L'Altivec est bien présent dans le G5... et le gain en terme de performances apportées n'a rien à voir avec le MMX...

'+


----------



## bb19 (24 Novembre 2003)

Pour reprendre ce que je viens de lire dans un autre post sur le son de l'ibook rédigé par g....l, l'info nécessite un investissement de départ ok mais 3400 euros pour un ordi sans écran, c dingue  
	

	
	
		
		

		
		
	


	



Après ce petit hors-sujet, l'altivec n'a rien à vori avec le MMX parce que les instructions sont mieux ciblées sinon le principe est le meme.
Je ne savais pas que l'altivec faisait aussi explosé l'altimètre du G5, merci de l'info gognol.


----------



## minime (24 Novembre 2003)

Altivec est devenu indispensable, quel que soit le nom qu'on lui donne (VMX, Velocity Engine). On a souvent entendu dire que ce jeu d'instructions intéressait surtout Motorola, ou qu'ils avaient des droits dessus, mais IBM s'en sert maintenant dans ses serveurs-lames (PPC970), et ne va pas s'arrêter là.

"We're absolutely working on a plan for how it might work across the rest of the platforms" (Jeff Benck, vice president of IBM's BladeCenter line).


----------



## jemeor (24 Novembre 2003)

bb19 a dit:
			
		

> Bonjour Jemeor,
> 
> Tu mets les choses à l'envers.

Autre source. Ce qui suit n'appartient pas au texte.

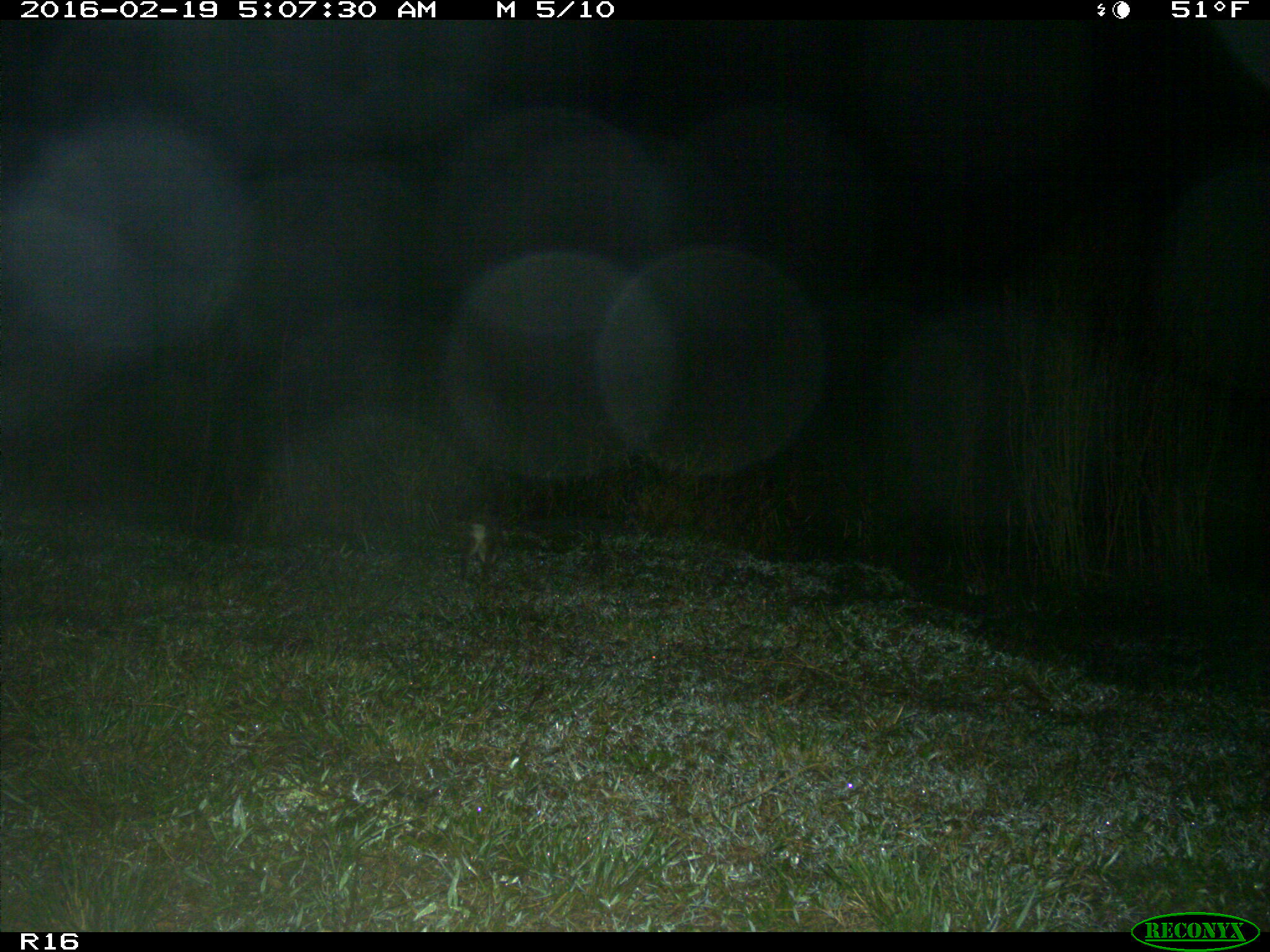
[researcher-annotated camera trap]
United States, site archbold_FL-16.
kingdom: Animalia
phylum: Chordata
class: Mammalia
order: Lagomorpha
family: Leporidae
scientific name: Leporidae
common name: rabbits and hares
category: unidentified rabbit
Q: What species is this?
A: Unidentified rabbit (rabbits and hares) (Leporidae).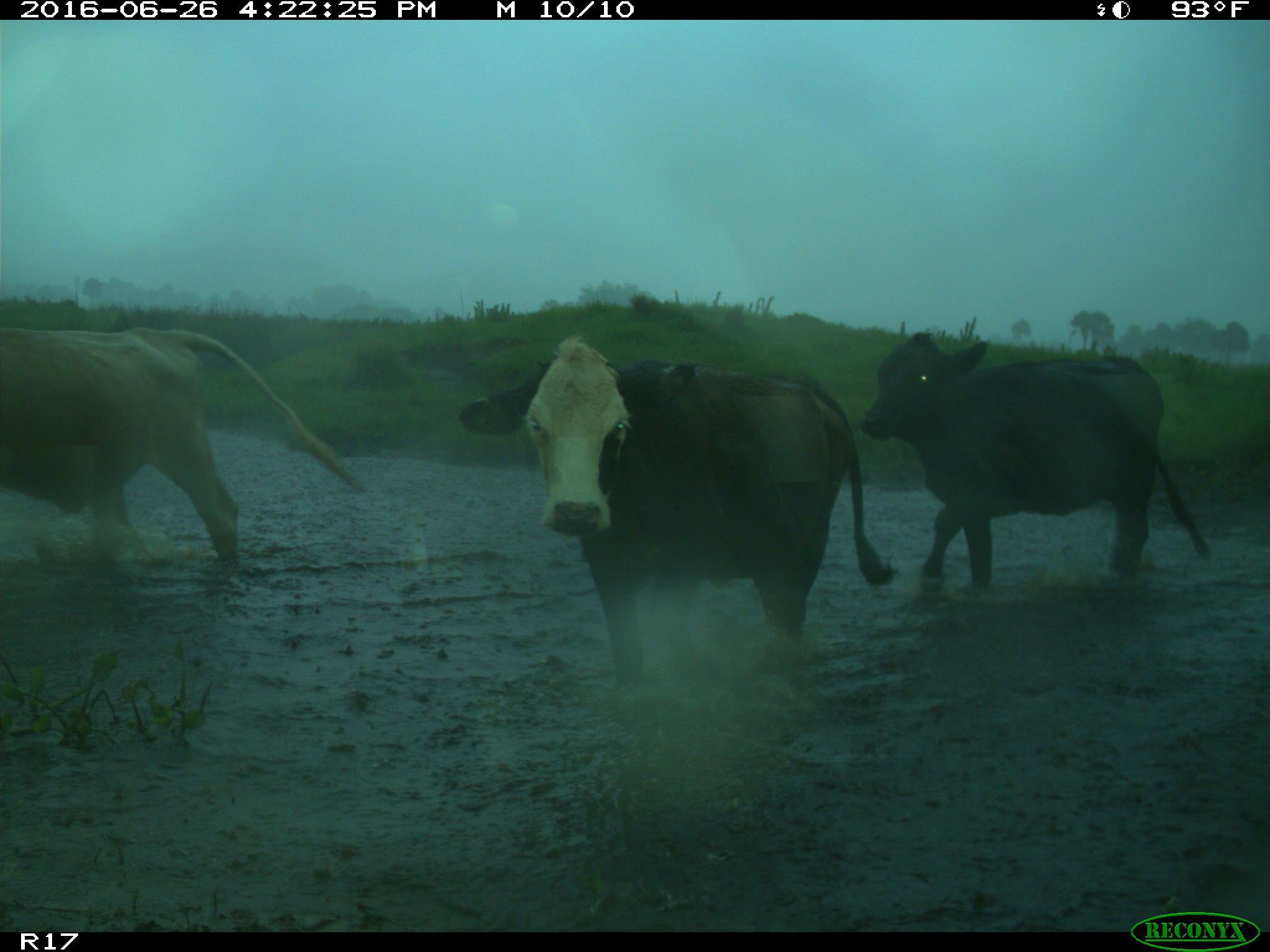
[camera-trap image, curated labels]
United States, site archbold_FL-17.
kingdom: Animalia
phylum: Chordata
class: Mammalia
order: Artiodactyla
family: Bovidae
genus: Bos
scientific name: Bos taurus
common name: domestic cow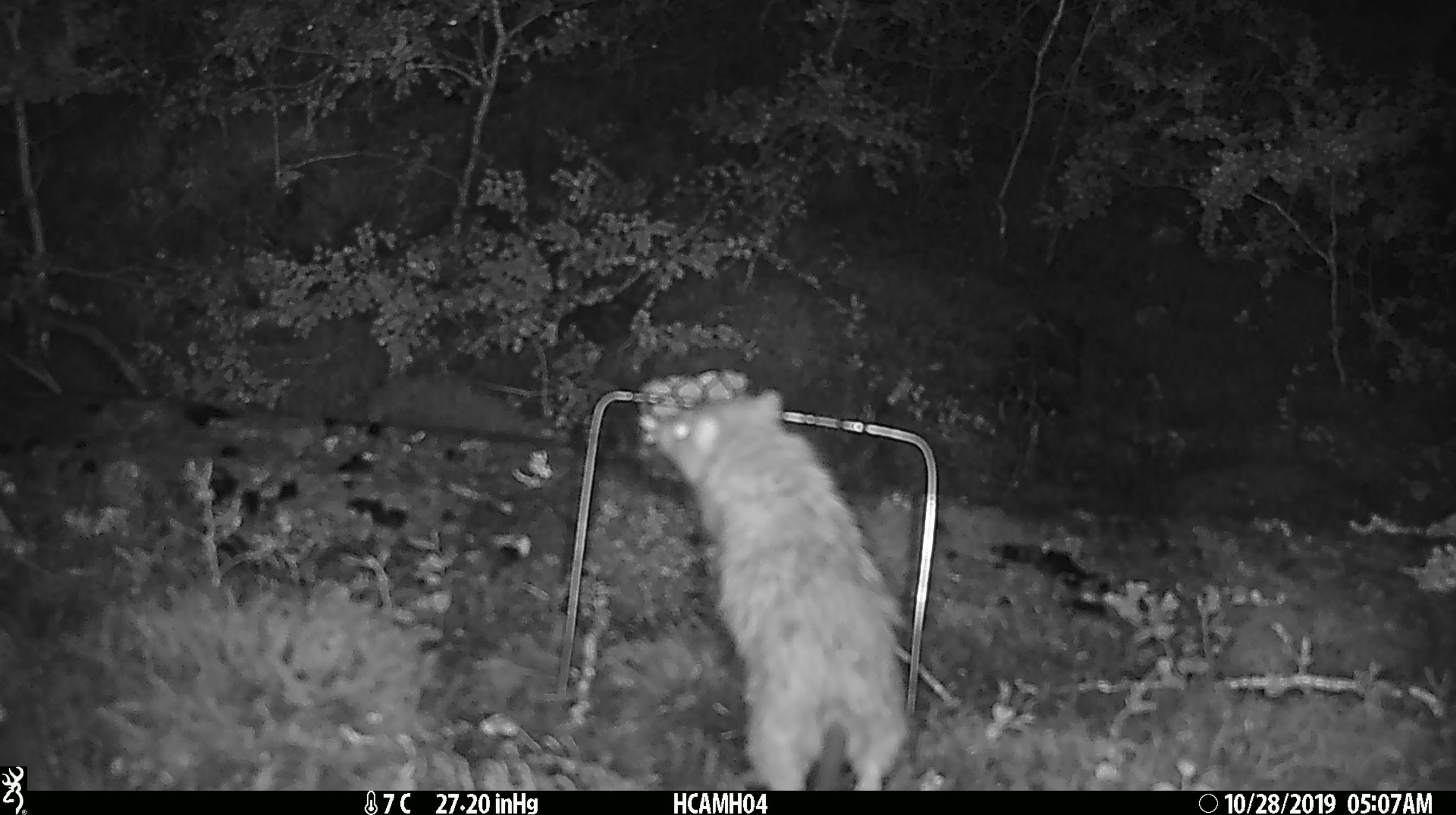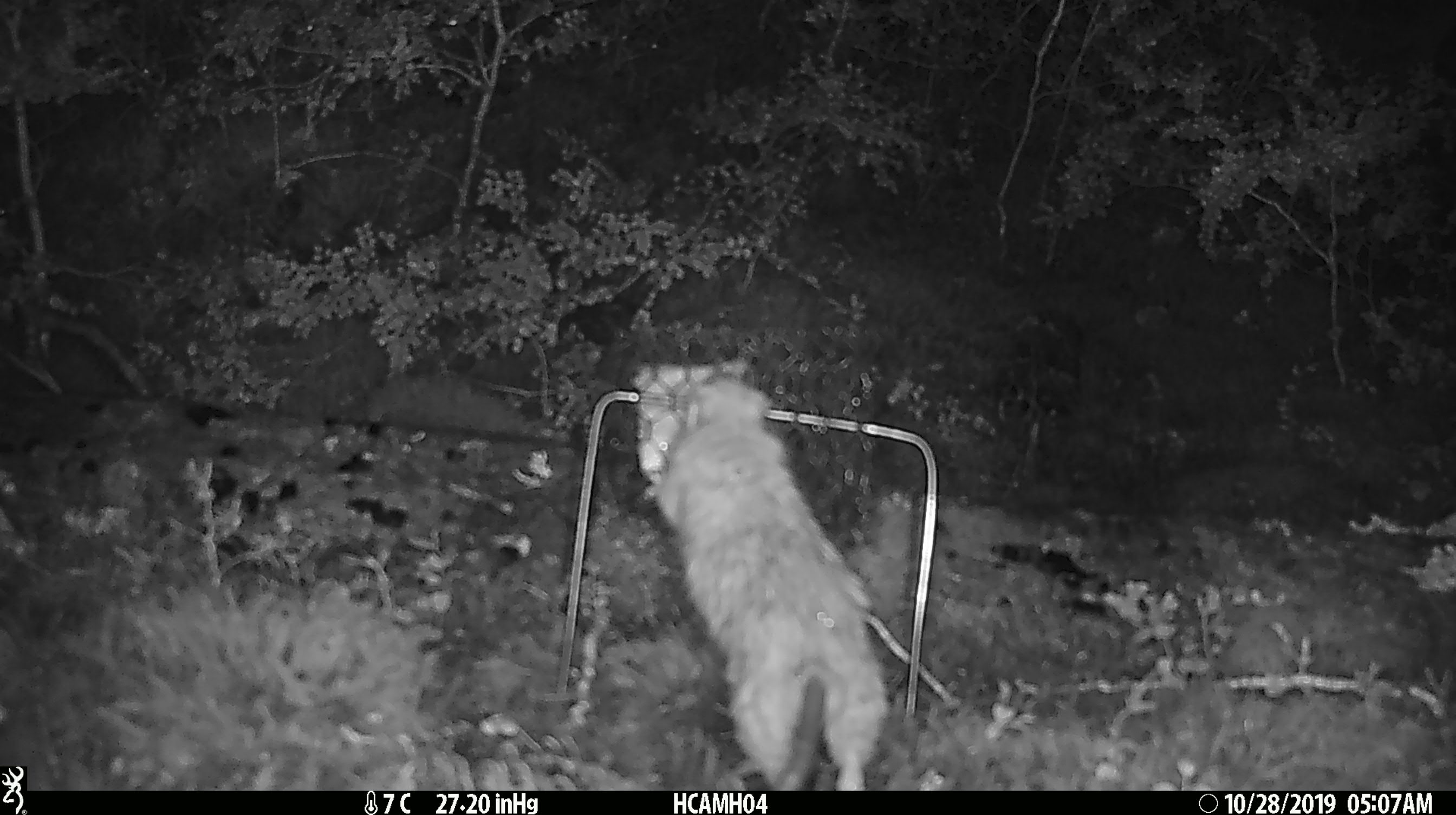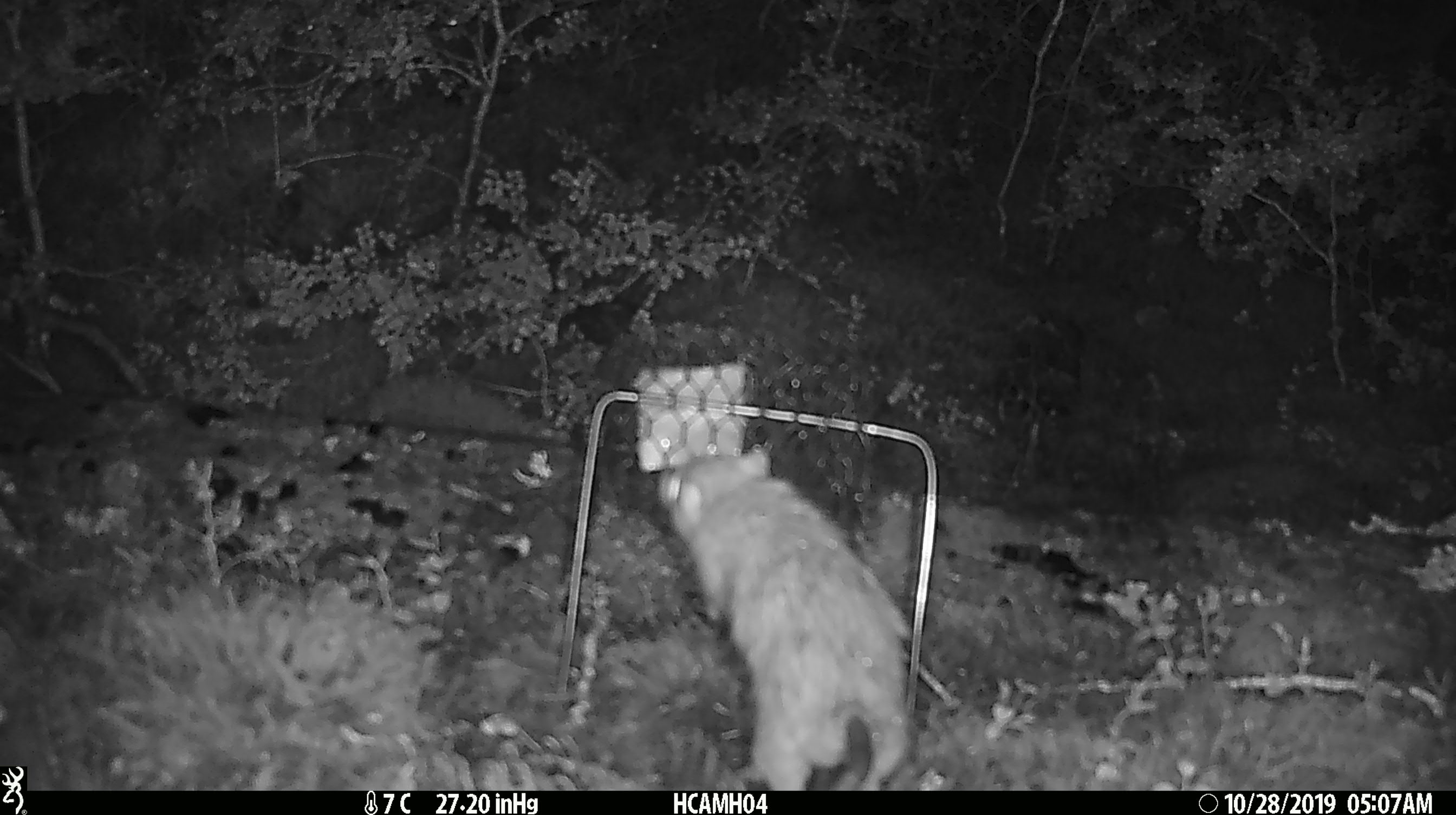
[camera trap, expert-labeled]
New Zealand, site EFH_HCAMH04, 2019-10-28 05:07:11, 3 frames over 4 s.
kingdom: Animalia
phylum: Chordata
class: Mammalia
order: Rodentia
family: Muridae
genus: Rattus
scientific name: Rattus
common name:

Non le G4 et l'altivec n'ont pas permis d'voir un système plus puissant avant l'arrivée du G3 900. tu te places du point de vue client là mais Apple et Motorola et aujourdh'ui IBM mettent beaucoup de temps à développer de nouvelles électroniques, le G4 était programmé et l'évolution du G3 s'en est trouvé ralenti pour être stoppé aujourd'hui.



Bonjour. 
Je n'ai pas de certitude là dessus, ce que tu dis est peut être vrai, et peut être pas. Mais a un moment donné, quand il etait impossible de faire des processeurs à plus haute fréquence, parce que la gravure ne le permettait pas, ou parce que ces processeurs auraient trop chauffé ou consommé, le choix a été fait par Apple et Motorola d'opter pour un set d'instructions étendu. Ce qui permet à moindre cout de multiplier la puissance de pointe d'un processeur par un facteur de 1 a 15. Les traitements gourmands en temps cpu etant justement les plus faciles à vectoriser.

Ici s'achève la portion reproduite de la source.